Work instruction —
When you return the data, keep every line exactly as it is and leave out the pictures.

Stored data —
···
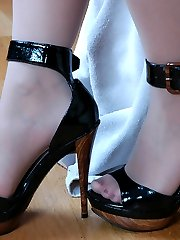Awesome babe thoroughly explores her pedicured feet encased in sheer nylon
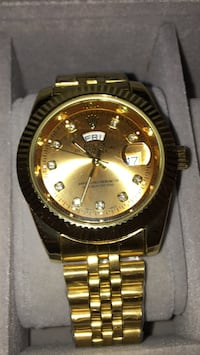 round gold Rolex day-date watch with link bracelet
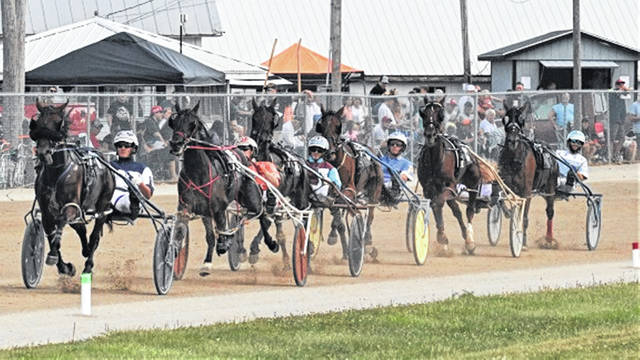 Race horses come down the stretch towards the finish line at the Great Darke County Fair.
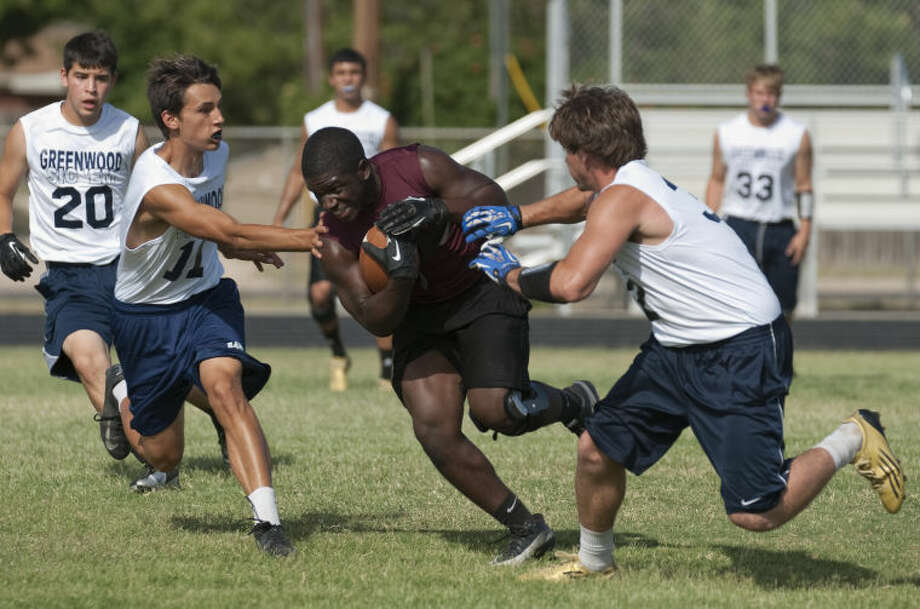 Lee High football players participate in a 7 on 7 touch football game with Greenwood players Monday evening at LHS. Tim Fischer\Reporter-Telegram Photo: Tim Fischer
···
Answer section —
Awesome babe thoroughly explores her pedicured feet encased in sheer nylon
 round gold Rolex day-date watch with link bracelet
 Race horses come down the stretch towards the finish line at the Great Darke County Fair.
 Lee High football players participate in a 7 on 7 touch football game with Greenwood players Monday evening at LHS. Tim Fischer\Reporter-Telegram Photo: Tim Fischer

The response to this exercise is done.